> Set exercise
Repeat exactly the lines of the listing from the line containing "Given the image, would" through its last line, and nothing beyond them.

> Task material
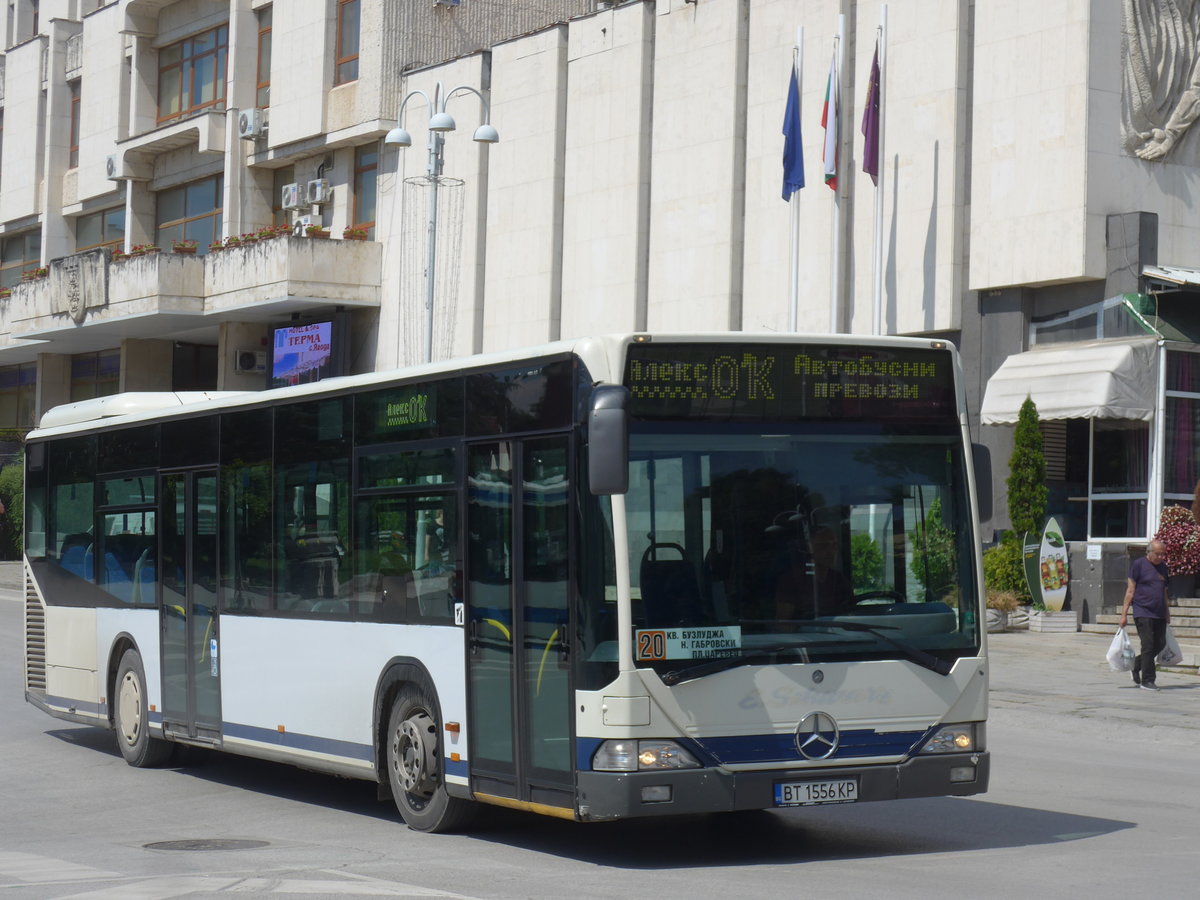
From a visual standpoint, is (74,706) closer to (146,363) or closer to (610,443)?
(610,443)

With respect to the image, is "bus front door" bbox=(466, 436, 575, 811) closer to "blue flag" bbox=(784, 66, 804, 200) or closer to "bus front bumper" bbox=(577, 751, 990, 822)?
"bus front bumper" bbox=(577, 751, 990, 822)

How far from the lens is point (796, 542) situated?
9.02 metres

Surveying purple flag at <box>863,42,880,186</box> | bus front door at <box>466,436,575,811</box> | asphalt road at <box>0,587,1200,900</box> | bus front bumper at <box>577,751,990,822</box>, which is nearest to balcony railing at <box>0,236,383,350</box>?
purple flag at <box>863,42,880,186</box>

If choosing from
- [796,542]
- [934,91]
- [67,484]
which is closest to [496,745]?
[796,542]

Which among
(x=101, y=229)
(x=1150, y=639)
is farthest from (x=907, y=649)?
(x=101, y=229)

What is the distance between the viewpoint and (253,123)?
43969 millimetres

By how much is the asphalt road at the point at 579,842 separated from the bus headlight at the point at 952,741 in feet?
1.80

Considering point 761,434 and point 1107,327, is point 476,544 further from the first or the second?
point 1107,327

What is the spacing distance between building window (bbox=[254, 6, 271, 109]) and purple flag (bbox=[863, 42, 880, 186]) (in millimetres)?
20609

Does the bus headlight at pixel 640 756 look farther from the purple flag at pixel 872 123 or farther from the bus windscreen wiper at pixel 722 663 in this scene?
the purple flag at pixel 872 123

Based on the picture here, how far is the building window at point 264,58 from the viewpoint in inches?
1770

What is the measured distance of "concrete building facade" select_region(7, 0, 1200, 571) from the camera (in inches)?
1064

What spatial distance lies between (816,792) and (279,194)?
126 ft

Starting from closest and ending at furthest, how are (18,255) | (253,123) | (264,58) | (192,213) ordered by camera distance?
(253,123)
(264,58)
(192,213)
(18,255)
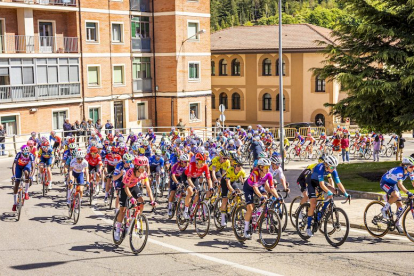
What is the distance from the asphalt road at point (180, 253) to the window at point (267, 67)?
4658 cm

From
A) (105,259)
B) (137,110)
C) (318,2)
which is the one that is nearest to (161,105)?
(137,110)

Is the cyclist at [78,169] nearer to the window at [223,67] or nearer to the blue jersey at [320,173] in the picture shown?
the blue jersey at [320,173]

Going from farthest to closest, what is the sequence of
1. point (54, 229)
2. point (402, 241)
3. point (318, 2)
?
1. point (318, 2)
2. point (54, 229)
3. point (402, 241)

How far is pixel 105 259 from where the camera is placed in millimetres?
13578

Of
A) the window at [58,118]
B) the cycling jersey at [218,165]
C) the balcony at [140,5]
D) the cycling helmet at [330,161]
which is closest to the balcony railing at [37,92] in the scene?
the window at [58,118]

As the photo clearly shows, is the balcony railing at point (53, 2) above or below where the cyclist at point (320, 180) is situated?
above

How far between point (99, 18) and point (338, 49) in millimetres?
23624

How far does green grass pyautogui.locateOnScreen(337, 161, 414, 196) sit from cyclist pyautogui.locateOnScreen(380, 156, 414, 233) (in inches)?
247

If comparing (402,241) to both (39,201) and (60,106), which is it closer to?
(39,201)

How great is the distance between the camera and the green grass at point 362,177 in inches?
886

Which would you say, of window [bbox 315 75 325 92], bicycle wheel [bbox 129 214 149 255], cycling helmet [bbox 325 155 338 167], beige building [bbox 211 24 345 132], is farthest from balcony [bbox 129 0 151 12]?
bicycle wheel [bbox 129 214 149 255]

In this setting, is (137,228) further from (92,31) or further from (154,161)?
(92,31)

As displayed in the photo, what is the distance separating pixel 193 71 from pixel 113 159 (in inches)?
1222

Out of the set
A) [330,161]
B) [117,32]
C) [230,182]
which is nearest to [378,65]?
[230,182]
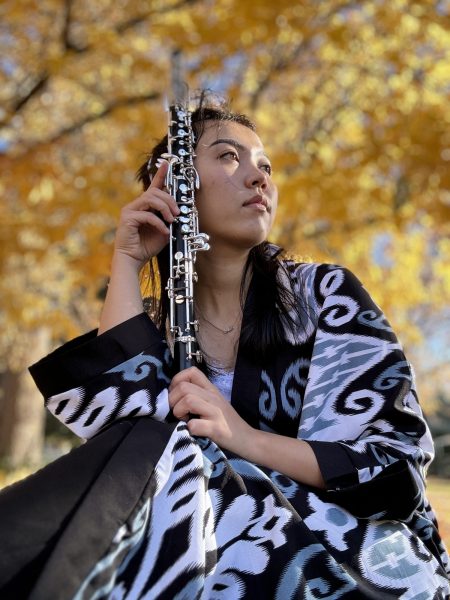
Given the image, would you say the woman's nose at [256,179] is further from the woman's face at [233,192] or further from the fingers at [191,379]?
the fingers at [191,379]

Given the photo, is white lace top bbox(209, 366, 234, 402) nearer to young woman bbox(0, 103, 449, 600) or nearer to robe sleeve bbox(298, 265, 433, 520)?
young woman bbox(0, 103, 449, 600)

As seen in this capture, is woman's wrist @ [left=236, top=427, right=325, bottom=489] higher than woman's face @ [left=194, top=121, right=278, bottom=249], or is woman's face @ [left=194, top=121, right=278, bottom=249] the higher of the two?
woman's face @ [left=194, top=121, right=278, bottom=249]

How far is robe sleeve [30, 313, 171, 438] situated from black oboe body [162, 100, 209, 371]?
7 centimetres

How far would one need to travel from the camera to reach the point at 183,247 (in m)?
2.27

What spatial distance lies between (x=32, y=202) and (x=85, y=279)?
33.9 inches

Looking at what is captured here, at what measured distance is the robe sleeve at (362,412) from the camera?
1.81 metres

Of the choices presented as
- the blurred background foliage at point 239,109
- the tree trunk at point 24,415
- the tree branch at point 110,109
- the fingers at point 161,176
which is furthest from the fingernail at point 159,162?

> Response to this exercise
Given the image, would you say the woman's nose at [256,179] is further from the woman's face at [233,192] or further from the fingers at [191,379]?
the fingers at [191,379]

Given the photo, is white lace top bbox(209, 366, 234, 402) nearer to young woman bbox(0, 103, 449, 600) or nearer to robe sleeve bbox(298, 265, 433, 520)?
young woman bbox(0, 103, 449, 600)

As seen in this capture, is woman's wrist @ [left=236, top=427, right=325, bottom=489] higher than woman's face @ [left=194, top=121, right=278, bottom=249], or is woman's face @ [left=194, top=121, right=278, bottom=249] the higher of the two?
woman's face @ [left=194, top=121, right=278, bottom=249]

How far is robe sleeve [30, 313, 171, 438] situated from black oboe body [162, 100, 209, 371]?
7 centimetres

How far would one need to travel from the camera to reach the point at 183,247 (in m)?
2.27

What spatial distance lies between (x=32, y=202) and (x=85, y=279)?
33.9 inches

Looking at what is captured here, at what measured distance is the robe sleeve at (362,412) from the camera?
1.81 metres

Of the choices presented as
- the blurred background foliage at point 239,109
- the tree trunk at point 24,415
- the tree branch at point 110,109
- the fingers at point 161,176
which is furthest from the fingernail at point 159,162?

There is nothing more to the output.